Suppose you have data in an N-dimensional space where N is large and consider the cube [-1, 1]N. The coordinate basis vectors start in the center of the cube and poke out through the middle of the faces. The diagonals of the cube run from the center to one of the corners.
If your points cluster along one of the coordinate axes, then projecting them to that axis will show the full width of the data. But if your points cluster along one of the diagonal directions, the projection along every coordinate axis will be a tiny smudge near the origin. There are a lot more diagonal directions than coordinate directions, 2N versus N, and so there are a lot of orientations of your points that could be missed by every coordinate projection.

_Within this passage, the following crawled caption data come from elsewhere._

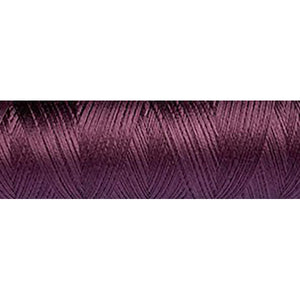 SILKEGARN Nm 60/2 (25 g/1 kg - farvet)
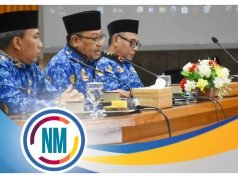 Gemilang Expo 2023 Siap Meriahkan HUT RI ke-78 dan 5 Tahun Kepemimpinan Zul-Rohmi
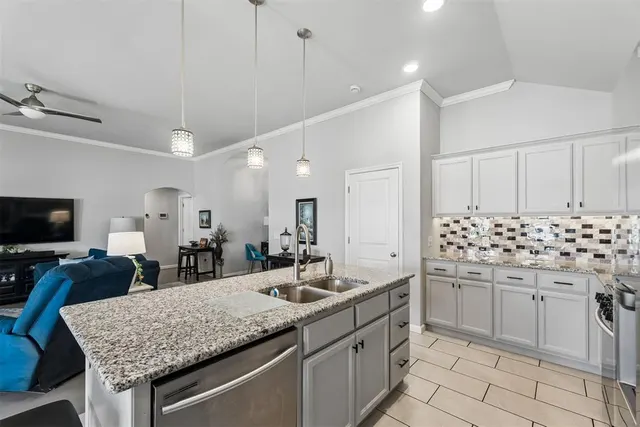 Photo 6 — 2965 NW 184th Terrace, Edmond, OK 73012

Here’s the math behind the loose statements above. The diagonal directions of the form (±1, ±1, …, ±1). A unit vector in one of these directions will have the form (1/√N)(±1, ±1, …, ±1) and so its inner product with any of the coordinate basis vectors is 1/√N, which goes to zero as N gets large. Said another way, taking a set of points along a diagonal and projecting it to a coordinate axis divides its width by √N.
2 thoughts on “Disappearing data projections”
This is interesting.. Could you apply this to a word space of n words, and then talk of the data as the meaning to be conveyed in a sentence? Does this now illustrate understandability?
Meaningless word salad being the diagonal, or at least, tending to it in long such sentences
Even more generally: take a random (uniformly on S^n) vector and project it on any 1-d subspace, i.e., its first coordinate. Its expected length is 1/sqrt(n). But, the good news is that its length is with high probability 1/sqrt(n). So, the data projection gets smaller, but aside from this constant factor, it’s very predictable, and this allows one to recover the (relative) similarity among high-dimensional points, by projecting them onto low-dimensional spaces. This one of the application of the Johnson-Lindenstrauss lemma; and Dasgupta and Gupta use constructively the 1-d subspace projection to prove it.